>> Start
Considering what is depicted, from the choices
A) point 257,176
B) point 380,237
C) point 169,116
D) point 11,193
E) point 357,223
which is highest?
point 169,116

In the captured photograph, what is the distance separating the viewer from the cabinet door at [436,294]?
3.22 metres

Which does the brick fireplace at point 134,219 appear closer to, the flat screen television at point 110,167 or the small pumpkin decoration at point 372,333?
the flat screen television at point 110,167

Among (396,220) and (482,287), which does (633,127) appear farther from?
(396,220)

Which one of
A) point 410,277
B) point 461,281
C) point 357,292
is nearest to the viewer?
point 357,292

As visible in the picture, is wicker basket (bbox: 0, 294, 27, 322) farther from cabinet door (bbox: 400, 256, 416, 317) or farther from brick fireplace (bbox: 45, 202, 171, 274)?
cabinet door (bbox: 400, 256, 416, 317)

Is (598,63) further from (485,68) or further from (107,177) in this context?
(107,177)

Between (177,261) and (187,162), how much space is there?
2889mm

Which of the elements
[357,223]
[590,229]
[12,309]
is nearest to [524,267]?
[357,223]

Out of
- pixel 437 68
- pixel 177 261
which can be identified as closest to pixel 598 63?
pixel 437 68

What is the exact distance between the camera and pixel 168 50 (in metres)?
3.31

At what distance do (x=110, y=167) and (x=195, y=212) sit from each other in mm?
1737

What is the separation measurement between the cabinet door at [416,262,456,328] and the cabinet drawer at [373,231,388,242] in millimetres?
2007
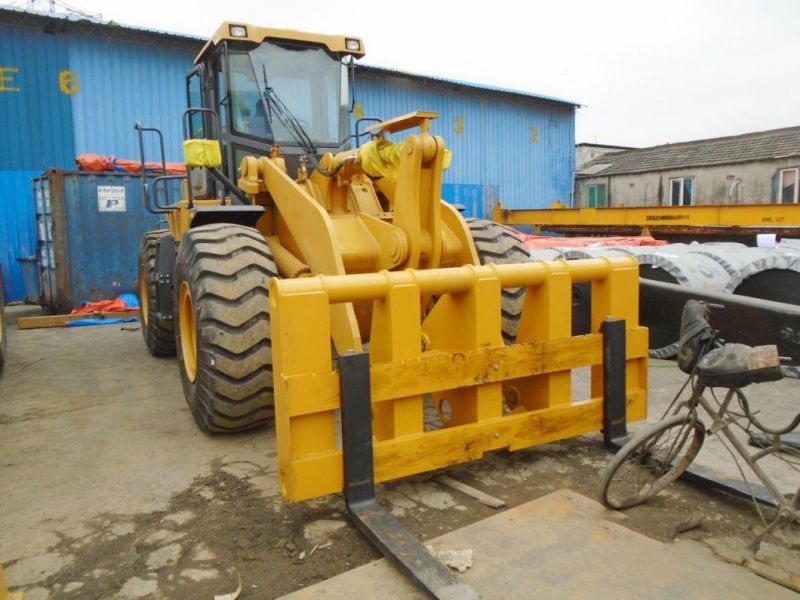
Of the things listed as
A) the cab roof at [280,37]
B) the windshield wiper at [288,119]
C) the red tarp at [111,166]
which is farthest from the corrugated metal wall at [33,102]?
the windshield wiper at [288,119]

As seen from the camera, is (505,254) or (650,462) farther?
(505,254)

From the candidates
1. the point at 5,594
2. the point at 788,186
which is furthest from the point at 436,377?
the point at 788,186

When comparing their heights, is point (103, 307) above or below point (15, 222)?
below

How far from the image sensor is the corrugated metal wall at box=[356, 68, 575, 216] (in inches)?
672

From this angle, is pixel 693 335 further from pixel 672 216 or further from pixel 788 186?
>> End
## Exercise requirements
Copy out every entry above word for word, leaving out the pictures.

## Worked answer
Considering what is depicted, from the choices
A) point 257,176
B) point 380,237
C) point 169,116
D) point 11,193
E) point 357,223
which is highest?
point 169,116

In the captured photograph, what is the distance separating the viewer from the cabinet door at [436,294]?
3.22 metres

Which does the brick fireplace at point 134,219 appear closer to, the flat screen television at point 110,167 or the small pumpkin decoration at point 372,333?
the flat screen television at point 110,167

Among (396,220) and (482,287), which does (633,127) appear farther from?
(396,220)

Which one of
A) point 410,277
B) point 461,281
C) point 357,292
is nearest to the viewer?
point 357,292

As visible in the picture, is wicker basket (bbox: 0, 294, 27, 322) farther from cabinet door (bbox: 400, 256, 416, 317) or farther from brick fireplace (bbox: 45, 202, 171, 274)?
cabinet door (bbox: 400, 256, 416, 317)

Is (598,63) further from (485,68) or further from (107,177) in this context?
(107,177)

Between (177,261) and (187,162), how much space is there?
2889mm

Which of the elements
[357,223]
[590,229]
[12,309]
is nearest to [524,267]?
[357,223]

Out of
- pixel 437 68
- pixel 177 261
which can be identified as closest to pixel 598 63?
pixel 437 68

What is the exact distance between the camera and pixel 168 50 (in metres)?
3.31

At what distance do (x=110, y=167) and (x=195, y=212) sit from each other in mm?
1737

What is the separation measurement between the cabinet door at [416,262,456,328] and the cabinet drawer at [373,231,388,242] in millimetres?
2007
Of the things listed as
A) the cab roof at [280,37]
B) the windshield wiper at [288,119]
C) the red tarp at [111,166]
which is farthest from the corrugated metal wall at [33,102]?
the windshield wiper at [288,119]

As seen from the camera, is (505,254) or (650,462) farther?
(505,254)

From the candidates
1. the point at 5,594
2. the point at 788,186
which is furthest from the point at 436,377?
the point at 788,186

When comparing their heights, is point (103, 307) above or below point (15, 222)?
below

How far from the image sensor is the corrugated metal wall at box=[356, 68, 575, 216] (in inches)?
672

From this angle, is pixel 693 335 further from pixel 672 216 or further from pixel 788 186?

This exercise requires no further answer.